- [Directions]: Pull out each line in the records below that contains the word "spatial", and copy those lines in full.

## start Extracted records

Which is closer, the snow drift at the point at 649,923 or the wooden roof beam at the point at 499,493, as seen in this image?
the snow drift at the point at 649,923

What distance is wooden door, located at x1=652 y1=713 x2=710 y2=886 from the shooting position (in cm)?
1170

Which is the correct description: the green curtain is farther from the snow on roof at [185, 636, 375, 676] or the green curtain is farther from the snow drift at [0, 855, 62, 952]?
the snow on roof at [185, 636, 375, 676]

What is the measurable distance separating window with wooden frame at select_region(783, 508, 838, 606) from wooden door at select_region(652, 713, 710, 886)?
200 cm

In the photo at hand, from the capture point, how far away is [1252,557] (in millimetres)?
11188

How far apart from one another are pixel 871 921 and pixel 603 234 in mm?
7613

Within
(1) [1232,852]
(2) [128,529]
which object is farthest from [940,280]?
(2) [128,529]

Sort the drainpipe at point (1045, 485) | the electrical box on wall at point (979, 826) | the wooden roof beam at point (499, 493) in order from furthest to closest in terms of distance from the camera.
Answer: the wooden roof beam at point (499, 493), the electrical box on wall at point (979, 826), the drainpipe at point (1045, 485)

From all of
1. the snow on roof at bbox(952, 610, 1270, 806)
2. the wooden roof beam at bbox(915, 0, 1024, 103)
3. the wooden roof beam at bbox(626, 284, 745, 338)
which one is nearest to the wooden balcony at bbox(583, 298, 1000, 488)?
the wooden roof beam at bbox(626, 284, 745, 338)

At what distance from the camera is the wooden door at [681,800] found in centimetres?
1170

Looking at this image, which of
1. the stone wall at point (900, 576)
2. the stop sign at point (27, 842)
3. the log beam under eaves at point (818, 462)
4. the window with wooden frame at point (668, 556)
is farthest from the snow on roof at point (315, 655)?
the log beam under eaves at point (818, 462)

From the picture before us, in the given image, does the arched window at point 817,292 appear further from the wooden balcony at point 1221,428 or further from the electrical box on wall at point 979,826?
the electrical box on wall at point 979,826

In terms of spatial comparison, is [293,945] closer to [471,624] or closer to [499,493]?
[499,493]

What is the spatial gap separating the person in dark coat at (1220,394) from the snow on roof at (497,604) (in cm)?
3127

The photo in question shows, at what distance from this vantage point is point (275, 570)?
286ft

## end Extracted records
## start Extracted records

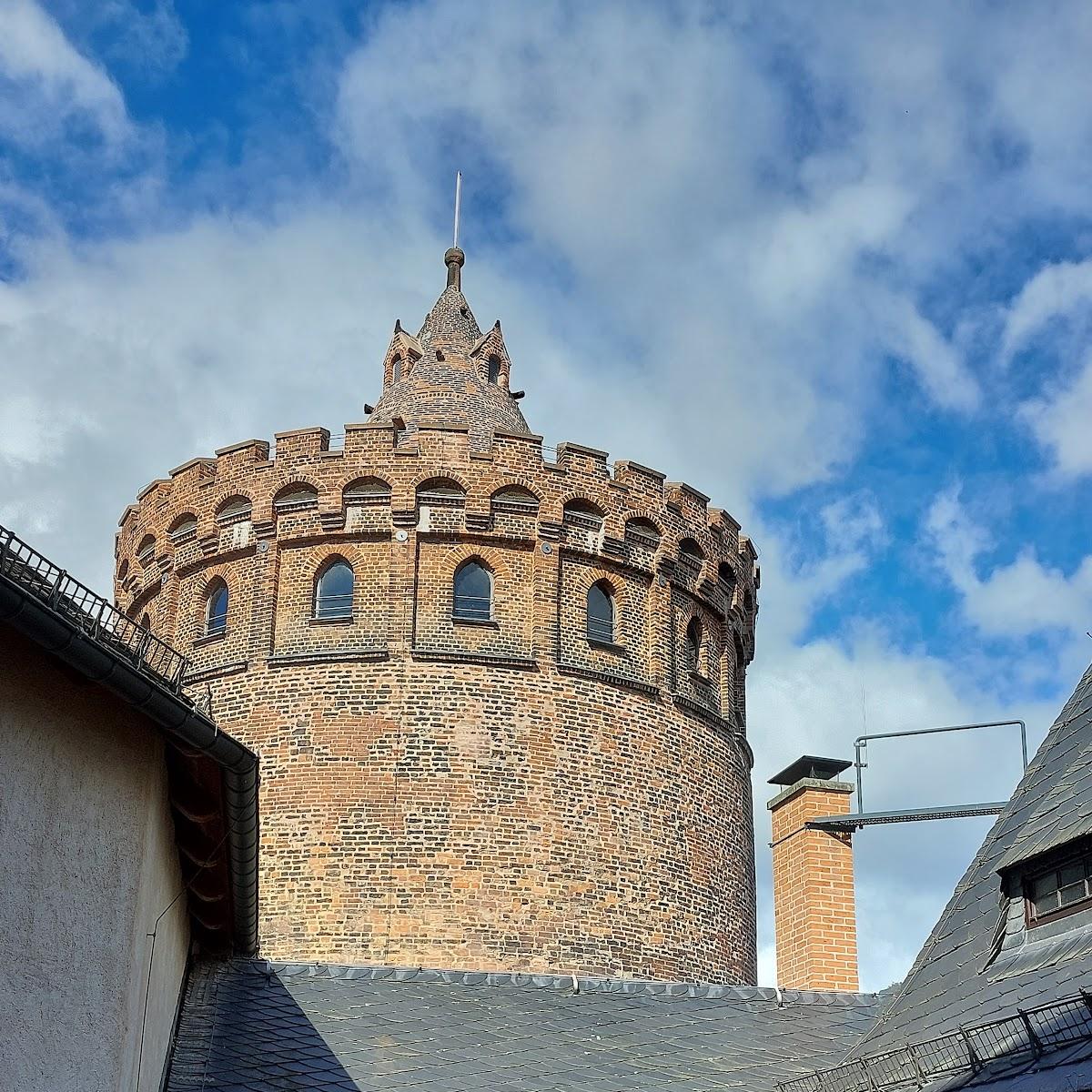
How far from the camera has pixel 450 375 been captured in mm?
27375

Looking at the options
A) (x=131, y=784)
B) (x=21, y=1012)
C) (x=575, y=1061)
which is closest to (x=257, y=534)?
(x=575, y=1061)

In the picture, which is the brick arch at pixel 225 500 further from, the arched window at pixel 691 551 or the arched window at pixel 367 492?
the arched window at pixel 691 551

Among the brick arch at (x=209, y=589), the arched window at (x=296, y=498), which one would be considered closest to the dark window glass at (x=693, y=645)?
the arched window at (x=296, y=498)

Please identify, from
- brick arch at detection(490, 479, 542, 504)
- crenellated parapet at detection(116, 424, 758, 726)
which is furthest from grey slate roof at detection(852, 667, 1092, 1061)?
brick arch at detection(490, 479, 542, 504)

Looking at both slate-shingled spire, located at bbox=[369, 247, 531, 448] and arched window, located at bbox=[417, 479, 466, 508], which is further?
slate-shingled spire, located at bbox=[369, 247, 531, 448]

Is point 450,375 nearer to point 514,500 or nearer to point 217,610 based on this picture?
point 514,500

## end Extracted records
## start Extracted records

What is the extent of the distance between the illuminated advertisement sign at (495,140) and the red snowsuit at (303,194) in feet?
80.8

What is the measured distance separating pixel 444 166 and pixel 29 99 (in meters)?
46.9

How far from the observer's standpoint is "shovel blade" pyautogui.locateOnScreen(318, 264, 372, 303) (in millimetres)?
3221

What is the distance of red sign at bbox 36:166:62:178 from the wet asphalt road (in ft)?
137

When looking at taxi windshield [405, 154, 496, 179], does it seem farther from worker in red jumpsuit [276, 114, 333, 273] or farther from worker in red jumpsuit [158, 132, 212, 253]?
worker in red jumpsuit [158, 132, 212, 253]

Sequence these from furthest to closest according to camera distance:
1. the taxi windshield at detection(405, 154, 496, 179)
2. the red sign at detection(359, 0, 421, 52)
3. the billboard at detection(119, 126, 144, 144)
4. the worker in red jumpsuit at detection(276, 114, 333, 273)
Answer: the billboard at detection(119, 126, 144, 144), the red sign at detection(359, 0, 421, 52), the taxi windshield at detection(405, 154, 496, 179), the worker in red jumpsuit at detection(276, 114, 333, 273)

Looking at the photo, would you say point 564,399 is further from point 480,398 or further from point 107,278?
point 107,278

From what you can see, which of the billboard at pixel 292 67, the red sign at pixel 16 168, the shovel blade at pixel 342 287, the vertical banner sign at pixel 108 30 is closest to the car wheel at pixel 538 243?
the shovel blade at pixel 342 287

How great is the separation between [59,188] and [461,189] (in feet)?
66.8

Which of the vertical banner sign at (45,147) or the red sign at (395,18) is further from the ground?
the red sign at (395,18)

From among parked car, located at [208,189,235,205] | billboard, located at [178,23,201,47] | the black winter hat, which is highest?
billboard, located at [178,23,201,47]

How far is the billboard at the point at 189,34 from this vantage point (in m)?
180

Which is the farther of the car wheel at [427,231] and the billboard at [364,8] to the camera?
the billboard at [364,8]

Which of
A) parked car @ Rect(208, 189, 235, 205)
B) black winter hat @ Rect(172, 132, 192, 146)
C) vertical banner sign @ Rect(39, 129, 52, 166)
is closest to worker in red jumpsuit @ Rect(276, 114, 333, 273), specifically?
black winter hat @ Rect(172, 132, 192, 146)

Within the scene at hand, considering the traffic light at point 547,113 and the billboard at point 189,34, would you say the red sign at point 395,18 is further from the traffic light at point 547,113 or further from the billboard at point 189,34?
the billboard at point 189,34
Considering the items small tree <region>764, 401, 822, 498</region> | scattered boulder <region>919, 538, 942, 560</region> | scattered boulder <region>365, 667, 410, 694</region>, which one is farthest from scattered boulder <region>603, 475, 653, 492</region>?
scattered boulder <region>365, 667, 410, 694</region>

## end Extracted records

- [Response to the task]:
In terms of spatial comparison, is [293,945] closer to [471,624] or closer to [499,493]?
What is the spatial gap separating the person in dark coat at (1220,394) from the snow on roof at (497,604) (in cm)?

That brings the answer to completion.